An appetite that enjoys as much as it wants, and knows when it’s had enough, and when to share.
A spine that reaches upright and regal, suspended by and with gravity, without effort or pain, or a need to curl into itself or jut itself forward as a mode of protection and self-defense.
A heart that feels with others, not for them.
A mind that sees the world for its beauty, and is not compelled to take from it, change or improve it, or deny it.
A spirit that feels at home, satisfied, and worthy of occupying not only the space of an outstretched palm, but everything and everyone that palm touches—and more.

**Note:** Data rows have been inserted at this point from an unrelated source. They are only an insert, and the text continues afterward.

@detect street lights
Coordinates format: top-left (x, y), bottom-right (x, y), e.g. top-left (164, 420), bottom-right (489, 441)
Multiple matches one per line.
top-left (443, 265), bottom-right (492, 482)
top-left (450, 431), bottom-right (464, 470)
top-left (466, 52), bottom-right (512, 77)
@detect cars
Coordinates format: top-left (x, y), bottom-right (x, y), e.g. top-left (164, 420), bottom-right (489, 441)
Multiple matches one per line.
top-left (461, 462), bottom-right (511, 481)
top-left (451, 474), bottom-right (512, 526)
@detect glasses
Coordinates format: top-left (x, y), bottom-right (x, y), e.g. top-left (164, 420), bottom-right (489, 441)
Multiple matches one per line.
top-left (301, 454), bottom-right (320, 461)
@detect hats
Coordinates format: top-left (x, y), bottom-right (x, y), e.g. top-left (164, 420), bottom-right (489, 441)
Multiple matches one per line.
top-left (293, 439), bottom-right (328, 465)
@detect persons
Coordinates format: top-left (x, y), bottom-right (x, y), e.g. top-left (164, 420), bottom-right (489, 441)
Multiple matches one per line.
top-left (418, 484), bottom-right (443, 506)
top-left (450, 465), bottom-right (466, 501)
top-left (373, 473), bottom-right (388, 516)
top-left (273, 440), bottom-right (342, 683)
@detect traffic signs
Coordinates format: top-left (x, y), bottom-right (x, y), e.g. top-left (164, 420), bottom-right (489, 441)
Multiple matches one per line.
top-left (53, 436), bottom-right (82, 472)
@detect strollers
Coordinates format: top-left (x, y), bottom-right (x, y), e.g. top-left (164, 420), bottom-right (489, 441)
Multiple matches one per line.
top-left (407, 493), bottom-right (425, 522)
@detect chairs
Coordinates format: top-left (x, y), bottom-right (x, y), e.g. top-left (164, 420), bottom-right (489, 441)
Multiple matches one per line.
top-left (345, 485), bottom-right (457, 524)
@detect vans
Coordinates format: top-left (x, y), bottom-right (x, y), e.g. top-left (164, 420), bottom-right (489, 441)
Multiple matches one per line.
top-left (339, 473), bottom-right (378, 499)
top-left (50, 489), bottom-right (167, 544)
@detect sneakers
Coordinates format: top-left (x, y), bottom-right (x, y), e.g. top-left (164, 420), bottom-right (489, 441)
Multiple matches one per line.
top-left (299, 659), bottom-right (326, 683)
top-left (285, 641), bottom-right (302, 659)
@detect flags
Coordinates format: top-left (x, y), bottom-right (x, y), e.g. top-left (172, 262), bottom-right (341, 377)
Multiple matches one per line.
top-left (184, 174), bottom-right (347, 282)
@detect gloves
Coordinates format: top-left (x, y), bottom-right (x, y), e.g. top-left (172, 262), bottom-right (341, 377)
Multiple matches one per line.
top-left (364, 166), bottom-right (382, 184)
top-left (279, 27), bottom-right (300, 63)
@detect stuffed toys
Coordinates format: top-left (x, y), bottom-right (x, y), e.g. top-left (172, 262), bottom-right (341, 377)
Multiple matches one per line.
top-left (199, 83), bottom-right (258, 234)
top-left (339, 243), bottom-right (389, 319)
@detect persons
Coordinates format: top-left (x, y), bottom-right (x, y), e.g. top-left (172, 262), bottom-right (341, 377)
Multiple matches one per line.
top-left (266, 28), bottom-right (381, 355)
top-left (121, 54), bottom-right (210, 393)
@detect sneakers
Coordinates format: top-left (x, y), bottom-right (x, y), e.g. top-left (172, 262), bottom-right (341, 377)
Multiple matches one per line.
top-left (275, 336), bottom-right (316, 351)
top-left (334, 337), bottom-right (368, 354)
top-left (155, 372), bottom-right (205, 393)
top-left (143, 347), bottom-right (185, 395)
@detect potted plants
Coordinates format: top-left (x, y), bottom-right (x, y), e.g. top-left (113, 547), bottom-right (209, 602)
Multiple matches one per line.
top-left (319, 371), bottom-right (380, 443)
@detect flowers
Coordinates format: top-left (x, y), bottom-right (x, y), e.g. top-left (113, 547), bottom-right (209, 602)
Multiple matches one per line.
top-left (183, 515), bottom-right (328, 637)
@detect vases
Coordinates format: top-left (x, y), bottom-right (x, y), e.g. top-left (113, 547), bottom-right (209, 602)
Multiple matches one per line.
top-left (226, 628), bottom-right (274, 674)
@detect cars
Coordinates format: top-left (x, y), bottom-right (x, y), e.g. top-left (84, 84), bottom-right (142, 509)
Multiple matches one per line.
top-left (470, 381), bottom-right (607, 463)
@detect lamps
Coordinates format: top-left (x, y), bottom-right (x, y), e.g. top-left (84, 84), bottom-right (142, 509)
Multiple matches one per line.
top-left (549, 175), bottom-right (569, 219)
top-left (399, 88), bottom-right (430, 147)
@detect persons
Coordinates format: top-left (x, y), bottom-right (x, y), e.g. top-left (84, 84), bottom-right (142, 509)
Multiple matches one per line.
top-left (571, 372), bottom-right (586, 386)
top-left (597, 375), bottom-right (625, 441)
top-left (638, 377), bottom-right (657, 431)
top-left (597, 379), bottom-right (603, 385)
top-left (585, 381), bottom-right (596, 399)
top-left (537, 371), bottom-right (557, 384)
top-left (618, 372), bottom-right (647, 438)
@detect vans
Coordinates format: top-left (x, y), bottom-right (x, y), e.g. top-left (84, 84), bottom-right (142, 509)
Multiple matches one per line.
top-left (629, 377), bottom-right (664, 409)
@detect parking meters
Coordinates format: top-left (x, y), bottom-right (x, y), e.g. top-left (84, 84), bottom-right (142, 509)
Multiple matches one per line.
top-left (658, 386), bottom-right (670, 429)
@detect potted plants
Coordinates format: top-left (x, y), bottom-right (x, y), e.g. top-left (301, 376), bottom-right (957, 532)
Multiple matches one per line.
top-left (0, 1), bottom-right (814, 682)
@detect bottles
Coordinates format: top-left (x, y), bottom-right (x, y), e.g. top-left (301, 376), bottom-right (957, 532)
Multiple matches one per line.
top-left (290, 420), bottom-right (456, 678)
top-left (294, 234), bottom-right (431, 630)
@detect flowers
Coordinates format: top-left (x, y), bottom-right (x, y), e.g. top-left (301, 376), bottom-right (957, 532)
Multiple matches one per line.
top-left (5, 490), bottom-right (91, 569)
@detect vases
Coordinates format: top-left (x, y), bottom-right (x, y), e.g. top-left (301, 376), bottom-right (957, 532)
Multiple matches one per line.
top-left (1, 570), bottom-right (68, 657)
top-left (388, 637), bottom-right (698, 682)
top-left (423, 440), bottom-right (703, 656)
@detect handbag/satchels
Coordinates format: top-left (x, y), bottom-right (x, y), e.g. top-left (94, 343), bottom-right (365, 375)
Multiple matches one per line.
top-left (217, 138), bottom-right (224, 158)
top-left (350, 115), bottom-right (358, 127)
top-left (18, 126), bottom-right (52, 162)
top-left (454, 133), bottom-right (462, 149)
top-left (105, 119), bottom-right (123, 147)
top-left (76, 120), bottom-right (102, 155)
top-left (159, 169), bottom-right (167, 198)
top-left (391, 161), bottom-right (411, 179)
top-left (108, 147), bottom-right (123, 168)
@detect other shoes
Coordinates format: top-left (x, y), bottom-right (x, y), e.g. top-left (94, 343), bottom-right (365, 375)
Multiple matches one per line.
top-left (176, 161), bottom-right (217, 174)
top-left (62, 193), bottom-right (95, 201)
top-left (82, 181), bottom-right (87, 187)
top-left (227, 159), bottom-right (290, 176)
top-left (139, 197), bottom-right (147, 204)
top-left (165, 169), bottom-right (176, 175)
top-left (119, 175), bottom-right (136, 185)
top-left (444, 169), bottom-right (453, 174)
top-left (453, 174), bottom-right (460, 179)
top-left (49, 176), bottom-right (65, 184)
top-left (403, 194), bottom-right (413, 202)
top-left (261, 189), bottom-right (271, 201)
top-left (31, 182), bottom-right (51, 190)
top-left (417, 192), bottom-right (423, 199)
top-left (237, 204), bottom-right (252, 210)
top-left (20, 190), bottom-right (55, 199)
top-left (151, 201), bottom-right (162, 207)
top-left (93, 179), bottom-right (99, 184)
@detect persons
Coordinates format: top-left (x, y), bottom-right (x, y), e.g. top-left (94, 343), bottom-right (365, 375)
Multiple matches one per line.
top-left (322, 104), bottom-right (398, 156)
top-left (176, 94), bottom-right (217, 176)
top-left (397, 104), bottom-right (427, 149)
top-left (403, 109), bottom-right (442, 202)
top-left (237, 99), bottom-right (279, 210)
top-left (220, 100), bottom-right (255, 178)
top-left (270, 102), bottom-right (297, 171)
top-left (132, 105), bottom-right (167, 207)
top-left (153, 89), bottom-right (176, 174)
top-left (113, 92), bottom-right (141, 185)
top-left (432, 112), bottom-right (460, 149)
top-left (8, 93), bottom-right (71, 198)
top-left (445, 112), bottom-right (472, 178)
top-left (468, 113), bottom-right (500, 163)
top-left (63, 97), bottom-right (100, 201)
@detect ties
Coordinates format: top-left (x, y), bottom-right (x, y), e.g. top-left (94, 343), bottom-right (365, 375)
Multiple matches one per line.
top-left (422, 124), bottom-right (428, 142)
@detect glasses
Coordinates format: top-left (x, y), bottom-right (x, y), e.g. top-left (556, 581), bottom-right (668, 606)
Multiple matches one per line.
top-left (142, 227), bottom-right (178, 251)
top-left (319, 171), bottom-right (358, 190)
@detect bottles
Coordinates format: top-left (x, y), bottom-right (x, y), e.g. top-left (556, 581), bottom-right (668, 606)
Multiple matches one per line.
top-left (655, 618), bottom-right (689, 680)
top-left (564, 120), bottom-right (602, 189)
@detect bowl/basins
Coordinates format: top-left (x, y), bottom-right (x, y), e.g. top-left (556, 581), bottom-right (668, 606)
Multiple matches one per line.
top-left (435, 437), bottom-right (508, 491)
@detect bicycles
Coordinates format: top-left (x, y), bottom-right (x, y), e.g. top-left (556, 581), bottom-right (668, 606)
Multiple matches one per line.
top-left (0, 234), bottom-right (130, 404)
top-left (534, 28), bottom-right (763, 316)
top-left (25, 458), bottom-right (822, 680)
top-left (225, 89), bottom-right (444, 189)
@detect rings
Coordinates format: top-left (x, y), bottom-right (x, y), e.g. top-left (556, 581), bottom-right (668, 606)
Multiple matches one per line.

Achieving this state will not happen with core stabilizing exercises (alone; they can help, but it depends!). It requires the kind of stability that won’t make your belly muscles shake or shrink. It requires going into the core of your earth—the molten, alive, dynamic, mysterious core—and finding stability there, in the heat and the intensity and solitude that is life.
This is the practice we need to be doing every minute of every day, not sucking in our bellies.
For in returning to our core—our spirit—we find the answer to everything, that which is both formless and the most nourishing substance of all, that which transforms and is produced by its transformation, that which is constant and free, profitable and useful, more than us and of us: love.